Thanks to Bernie Volz, Steve Gonczi, Ted Lemon, and Rob Stevens as this document heavily borrows from their previous work on RFC 3074, as well as Bernie and Tomek Mrugalski's additional comments during the discussions.

5. IANA Considerations

This memo includes no request to IANA.

6. Security Considerations

This proposal in and by itself provides no security, nor does it impact existing security. Servers using this algorithm are responsible for ensuring that if the contents of the HBA are transmitted over the network as part of the process of configuring any server, that message be secured against tampering, since tampering with the HBA could result in denial of service for some or all clients.

7. References

7.1. Normative References

[RFC2119] Bradner, S., "Key words for use in RFCs to Indicate Requirement Levels", BCP 14, RFC 2119, March 1997.
[RFC3074] Volz, B., Gonczi, S., Lemon, T. and R. Stevens, "DHC Load Balancing Algorithm", RFC 3074, February 2001.
[RFC3315] Droms, R., Bound, J., Volz, B., Lemon, T., Perkins, C. and M. Carney, "Dynamic Host Configuration Protocol for IPv6 (DHCPv6)", RFC 3315, July 2003.
[RFC5007] Brzozowski, J., Kinnear, K., Volz, B. and S. Zeng, "DHCPv6 Leasequery", RFC 5007, September 2007.
[RFC6977] Boucadair, M. and X. Pougnard, "Triggering DHCPv6 Reconfiguration from Relay Agents", RFC 6977, July 2013.
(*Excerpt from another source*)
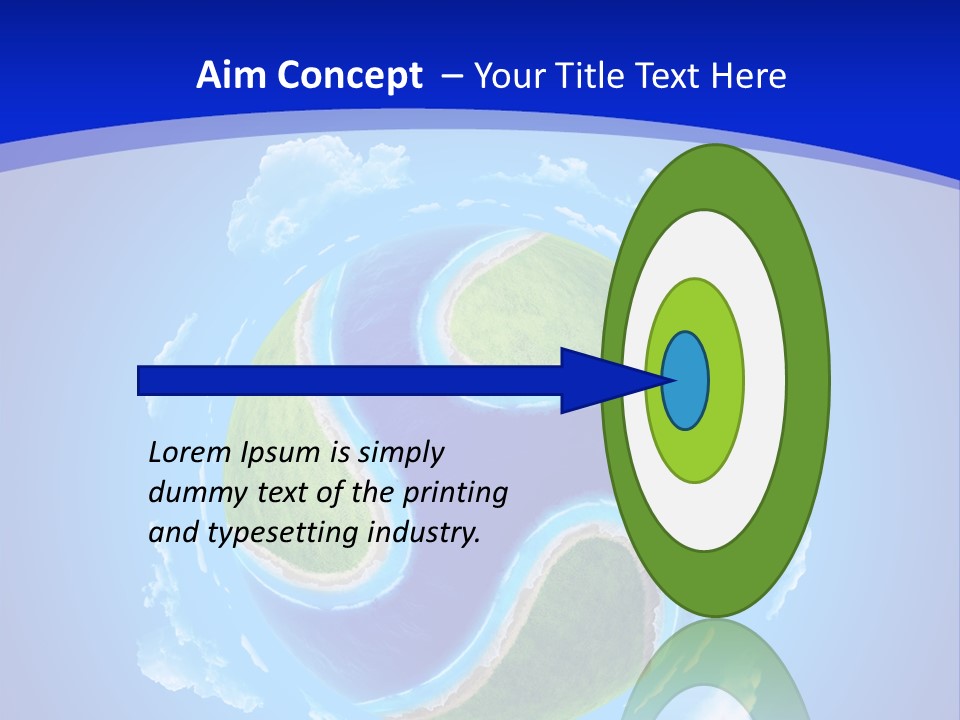 Aim Concept – Your Title Text Here

Lorem Ipsum is simply dummy text of the printing and typesetting industry.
7.2. Informative References

[RFC6853] Brzozowski, J., Tremblay, J., Chen, J. and T. Mrugalski, "DHCPv6 Redundancy Deployment Considerations", BCP 180, RFC 6853, February 2013.
[I-D.ietf-dhc-dhcpv4-over-dhcpv6] Sun, Q., Cui, Y., Siodelski, M., Krishnan, S. and I. Farrer, "DHCPv4 over DHCPv6 Transport", Internet-Draft draft-ietf-dhc-dhcpv4-over-dhcpv6-06, February 2014.